総説「細野晴臣論」として最も優れているのは、『レコード・コレクターズ/MAY.,2000 / Vol.19,No.5』44〜47ページに載っている「内なる響きを求める旅人 細野晴臣の音楽とは?」湯浅学 だと思う。その最初のフレーズを採録する。

 いくつかの断層があるように思う人もいるかもしれない。しかし、細野晴臣の音楽活動には不動の姿勢がある。それは常に自分の中で新鮮なものを求め続け、それを作品として表明する、ということである。

しかもそれら ”そのときどきで心底新鮮だと思えたもの” を、それが新鮮だと感じられなくなった時でも葬り去らない。自分の中から消去しないのだ。身体のどこかにそれらは収納される。

 細野晴臣は音楽を消費しない。好奇心によって蓄積してゆく。それを開陳する術には奥床しさがともなっている。それはこの世代特有の美学なのかもしれない。と思う反面、細野のように自分の感覚を常に開放し続けながら、音楽にひたすら従事してきた者はきわめてめずらしいとも思う。

細野は涼しい顔をしてしぶといことをやってきた、という印象が強い。

『音楽が降りてくる』湯浅学(河出書房新社)31ページより。

この文章が再録された、湯浅学氏の音楽評論集『音楽が降りてくる』には、その前後に「日本語はロックにのるか 日本語のロック vs 英語のロック」「ロックとは? 自問自答の中でまさぐった ”ニュー”」「洋楽好きだからこそなしえた発想と実践 はっぴえんど」「”自分のことば” で歌い続ける 遠藤賢司『niyago』ライナーノーツ」「菩薩の誘い、人生の一大事 遠藤賢司『満足できるかな』ライナーノーツ」「漂うべき空を失った煙の行方 加藤和彦 追悼」

など、重要文献満載なのであった。特に、エンケンのライナーノーツは熱い!

エンケンからニール・ヤングに再び話題は戻る。これで円環が完成だ。

先日読み終わった『とまっていた時計がまたうごきはじめた』細野晴臣、鈴木惣一朗(聞き手)平凡社。

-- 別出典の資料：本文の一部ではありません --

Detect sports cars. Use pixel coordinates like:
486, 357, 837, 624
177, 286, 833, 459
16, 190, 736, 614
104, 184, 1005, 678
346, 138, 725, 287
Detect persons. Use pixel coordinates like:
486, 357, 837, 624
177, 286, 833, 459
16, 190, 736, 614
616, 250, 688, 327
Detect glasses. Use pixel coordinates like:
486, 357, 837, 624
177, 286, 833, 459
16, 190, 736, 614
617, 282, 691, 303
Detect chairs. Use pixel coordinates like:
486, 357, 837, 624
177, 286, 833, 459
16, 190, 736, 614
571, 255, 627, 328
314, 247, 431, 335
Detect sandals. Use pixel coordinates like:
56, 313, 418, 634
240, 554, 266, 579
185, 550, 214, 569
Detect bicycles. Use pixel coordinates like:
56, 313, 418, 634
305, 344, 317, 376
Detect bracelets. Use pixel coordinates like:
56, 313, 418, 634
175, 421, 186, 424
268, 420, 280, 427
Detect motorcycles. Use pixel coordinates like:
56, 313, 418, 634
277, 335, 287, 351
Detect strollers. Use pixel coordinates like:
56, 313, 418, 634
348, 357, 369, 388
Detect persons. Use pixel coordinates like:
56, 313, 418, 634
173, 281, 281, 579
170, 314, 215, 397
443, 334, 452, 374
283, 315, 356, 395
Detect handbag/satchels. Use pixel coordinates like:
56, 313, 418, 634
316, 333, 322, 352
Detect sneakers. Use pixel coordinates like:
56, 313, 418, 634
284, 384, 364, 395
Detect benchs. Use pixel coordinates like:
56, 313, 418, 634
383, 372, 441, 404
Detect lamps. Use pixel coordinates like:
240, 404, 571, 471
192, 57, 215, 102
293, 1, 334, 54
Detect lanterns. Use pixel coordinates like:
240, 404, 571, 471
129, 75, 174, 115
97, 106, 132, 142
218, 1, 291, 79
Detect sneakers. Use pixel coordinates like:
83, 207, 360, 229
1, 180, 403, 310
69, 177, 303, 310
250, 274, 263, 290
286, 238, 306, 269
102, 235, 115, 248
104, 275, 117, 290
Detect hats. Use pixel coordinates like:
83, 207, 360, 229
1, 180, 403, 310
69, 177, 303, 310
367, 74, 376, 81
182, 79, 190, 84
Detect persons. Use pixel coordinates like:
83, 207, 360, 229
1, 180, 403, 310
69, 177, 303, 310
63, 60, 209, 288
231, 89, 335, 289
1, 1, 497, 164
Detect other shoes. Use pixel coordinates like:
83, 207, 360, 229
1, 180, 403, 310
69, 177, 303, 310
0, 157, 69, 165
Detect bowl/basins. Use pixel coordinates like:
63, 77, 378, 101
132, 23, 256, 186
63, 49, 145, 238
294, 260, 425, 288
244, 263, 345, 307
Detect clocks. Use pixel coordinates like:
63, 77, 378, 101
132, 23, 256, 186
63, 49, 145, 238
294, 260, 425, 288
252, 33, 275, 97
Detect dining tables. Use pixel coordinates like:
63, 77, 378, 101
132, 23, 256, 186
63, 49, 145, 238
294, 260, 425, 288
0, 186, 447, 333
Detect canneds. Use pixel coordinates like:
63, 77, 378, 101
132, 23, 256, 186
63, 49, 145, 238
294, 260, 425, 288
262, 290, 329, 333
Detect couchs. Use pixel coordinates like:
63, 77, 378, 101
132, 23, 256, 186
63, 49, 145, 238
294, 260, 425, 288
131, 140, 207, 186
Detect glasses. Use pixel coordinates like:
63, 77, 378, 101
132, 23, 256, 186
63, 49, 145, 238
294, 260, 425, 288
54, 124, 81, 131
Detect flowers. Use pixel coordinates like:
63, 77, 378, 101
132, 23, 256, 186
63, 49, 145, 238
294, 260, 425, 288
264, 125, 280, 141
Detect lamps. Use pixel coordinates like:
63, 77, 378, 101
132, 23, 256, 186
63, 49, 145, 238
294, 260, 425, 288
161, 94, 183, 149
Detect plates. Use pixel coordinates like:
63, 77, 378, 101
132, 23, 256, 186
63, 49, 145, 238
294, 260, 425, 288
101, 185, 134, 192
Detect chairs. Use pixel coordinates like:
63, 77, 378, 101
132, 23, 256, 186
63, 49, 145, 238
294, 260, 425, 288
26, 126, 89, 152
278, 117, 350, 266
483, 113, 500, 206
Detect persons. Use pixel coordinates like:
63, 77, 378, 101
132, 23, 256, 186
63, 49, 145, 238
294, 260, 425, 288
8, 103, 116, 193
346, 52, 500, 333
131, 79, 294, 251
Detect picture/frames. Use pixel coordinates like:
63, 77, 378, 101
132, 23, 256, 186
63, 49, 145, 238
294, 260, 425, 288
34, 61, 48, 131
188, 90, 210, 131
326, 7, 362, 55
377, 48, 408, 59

この本も実に面白かったぞ。特に、編集者やインタビュアーが狙った「本筋」からは外れてしまった些細な話題に、個人的には興味が引かれた。

例えば、ニール・ヤングだ。以下引用。

鈴木:ニール・ヤングの自伝には、鉄道模型が彼の癒しアイテムなんだって書いてありました。

細野:鉄ちゃんなの?

鈴木:そう。鉄ちゃんなんです。ニール・ヤングは子供がふたりいるんですけど、ふたりともダウン症で。その子供たちとのコミュニケーションのために、鉄道模型をはじめたらしいんです。自宅にすばらしいジオラマがあるらしいんですけど、ほとんど誰にも見せないんですって。見たのはデヴィッド・クロスビーぐらいだって書いてありましたけど、ニール・ヤングはツアーが終わって家に戻ったら、ジオラマで鉄道模型をいじって過ごすという、すごく静かな生活をしてるんですよ。

細野:誰にも見せたくないという気持はよくわかるな。でも、彼の子供がダウン症だとは知らなかった。

鈴木:ニール・ヤング自身も子供のころ、小児麻痺を患っていたそうです。それで、子供の母親はそれぞれ違うから、ニール・ヤングは自分自身に問題があるんだって責めているそうです。

細野:それは大変な話だね。重い話だ。

鈴木:でも、ニール・ヤングは自分の子供がかわいそうだ、とは思っていないとも言ってます。ダウン症の人は、進化した人間のかたちだって言われることも あるから。